Copy every line of the material below, putting "wintry" in place of "snowy" and changing nothing else. Leave out the pictures.

----- Information supplied

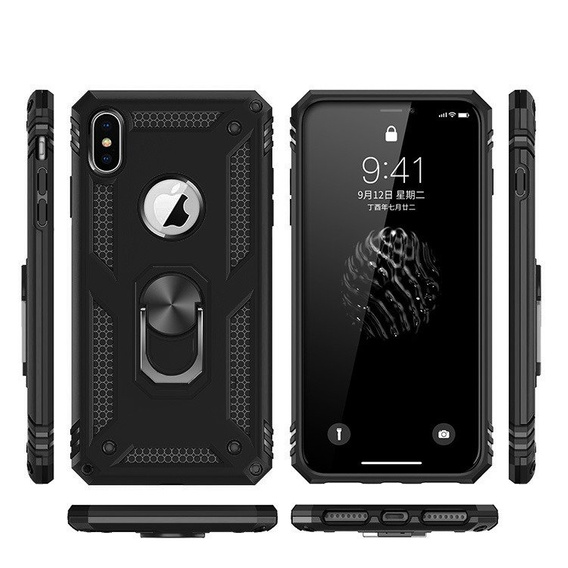 Etui pancerne do iPhone XR, Nox Case Ring, czarne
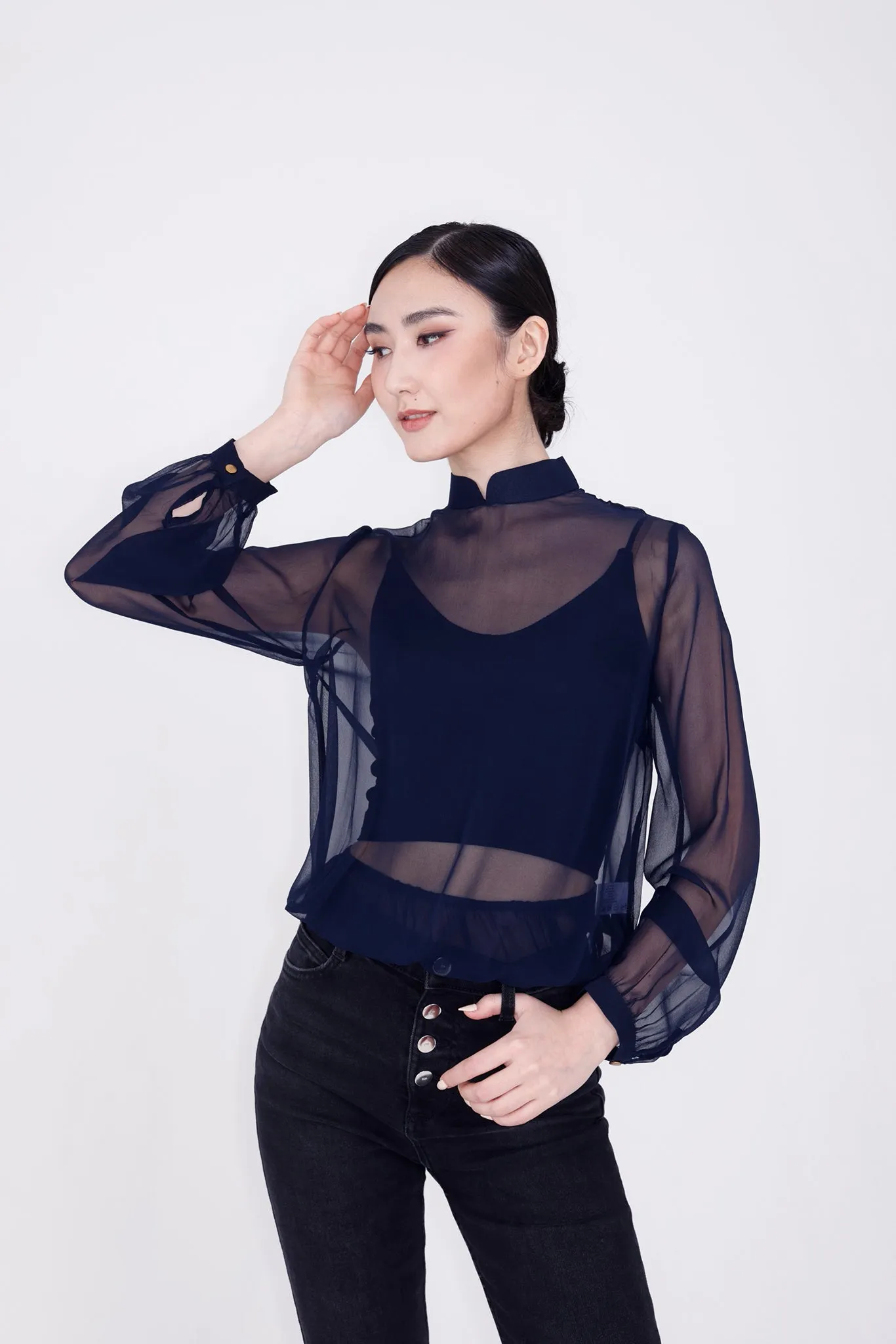 PIA Silk Sheer Chiffon Blouse (Navy)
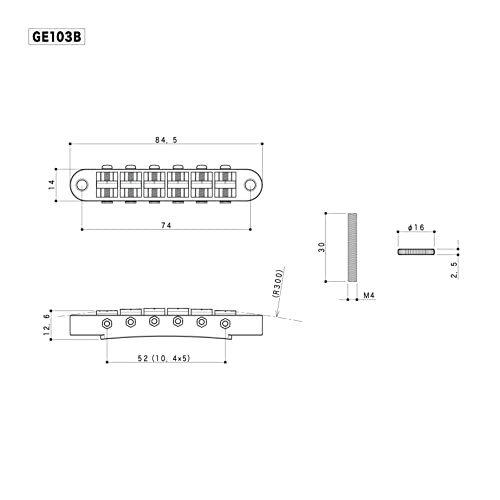 Gotoh Tune-o-matic (haste padrão) cromado, GE103B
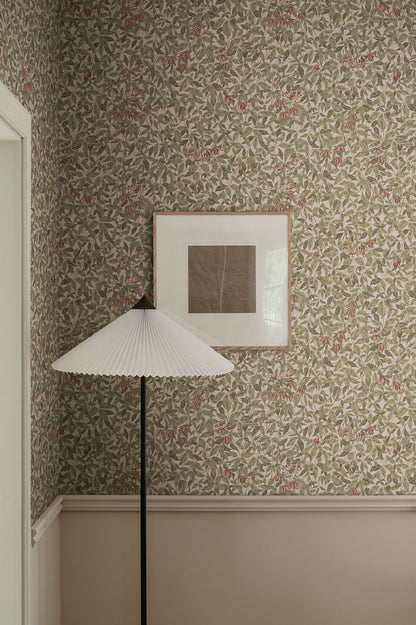 Our popular Linnea pattern, featuring softly verdant clematis and honeysuckle, this wallpaper brings character and life to your home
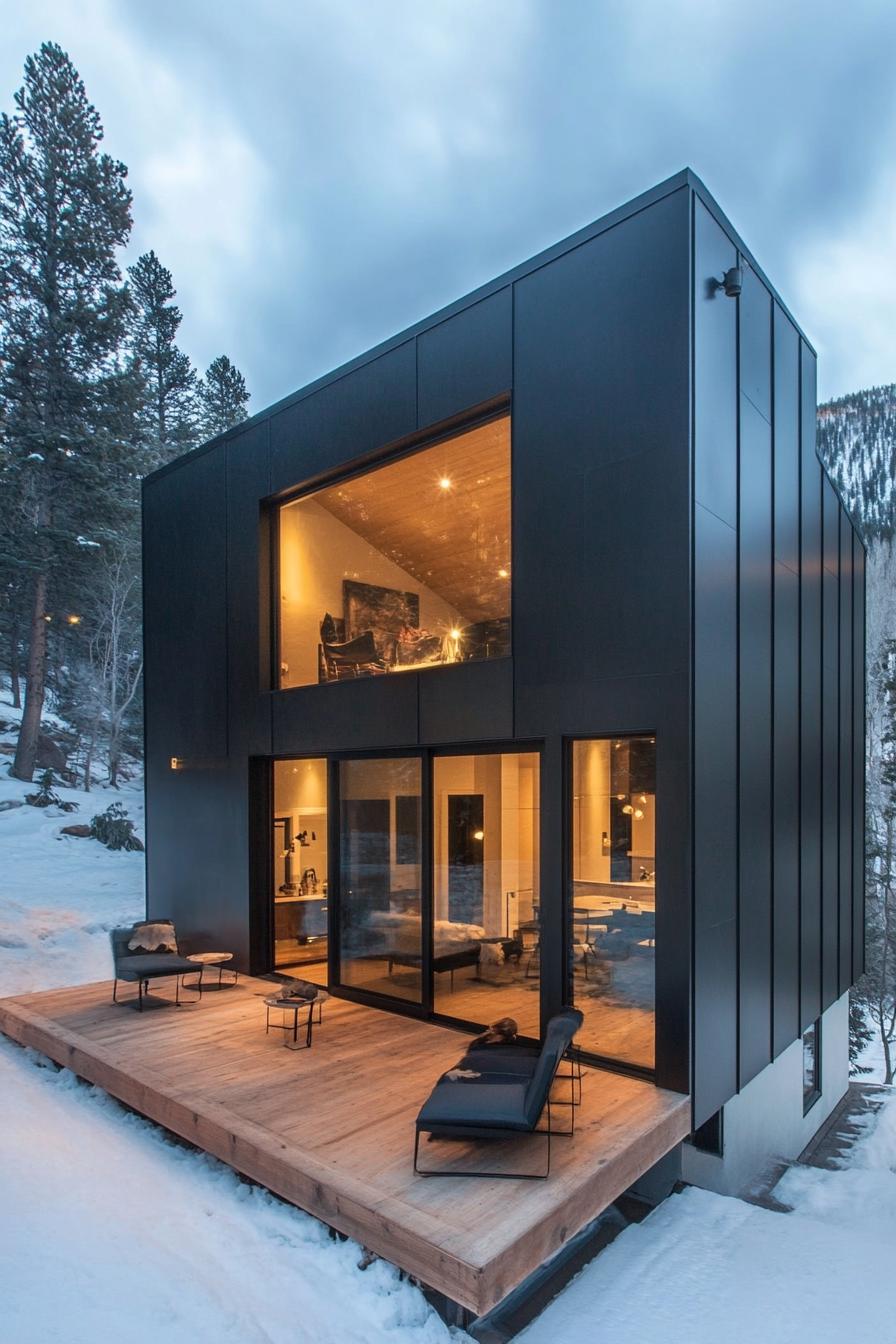 Modern metal house amidst snowy landscape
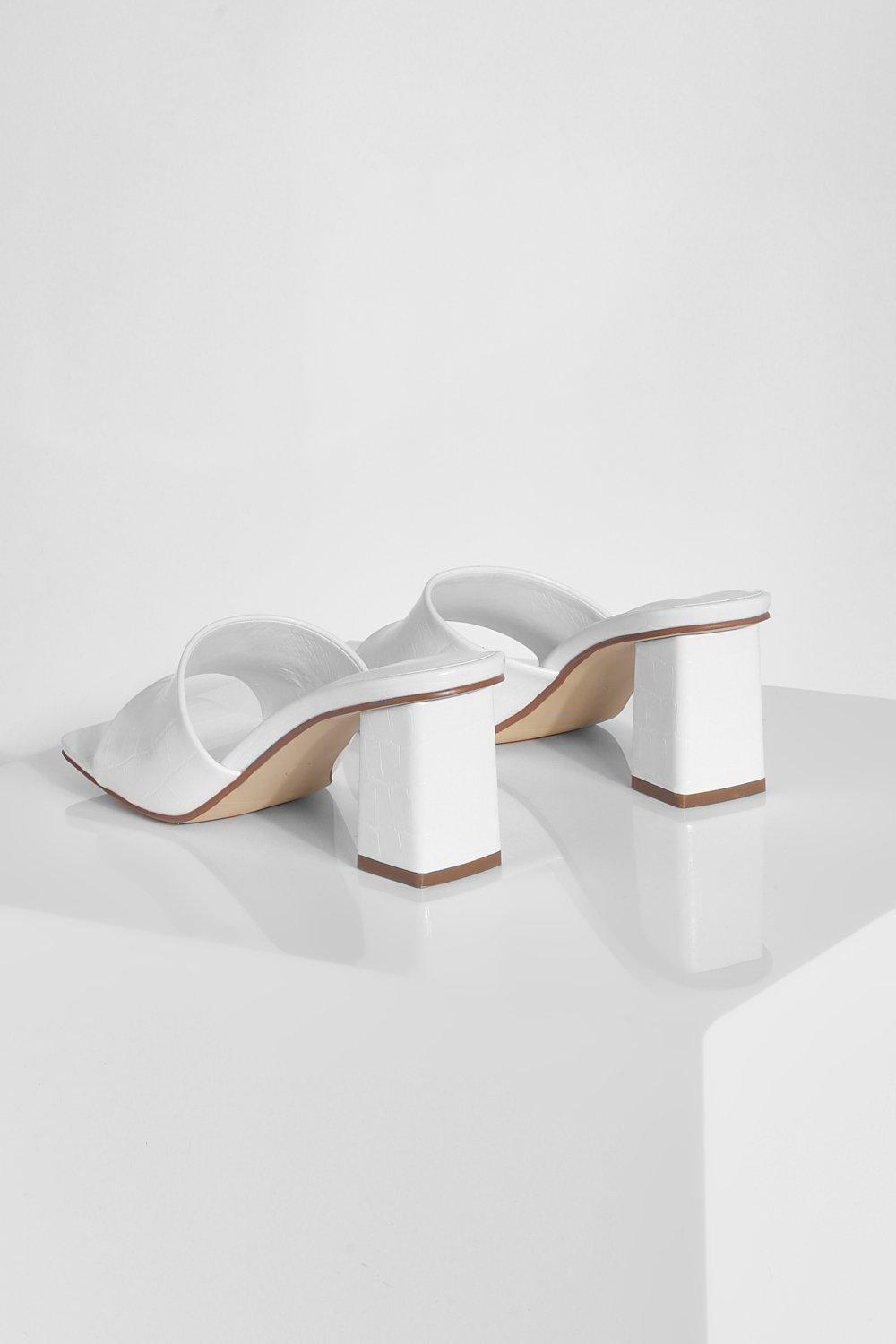 White block outlet mules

----------

* **Output**:
 Etui pancerne do iPhone XR, Nox Case Ring, czarne
 PIA Silk Sheer Chiffon Blouse (Navy)
 Gotoh Tune-o-matic (haste padrão) cromado, GE103B
 Our popular Linnea pattern, featuring softly verdant clematis and honeysuckle, this wallpaper brings character and life to your home
 Modern metal house amidst wintry landscape
 White block outlet mules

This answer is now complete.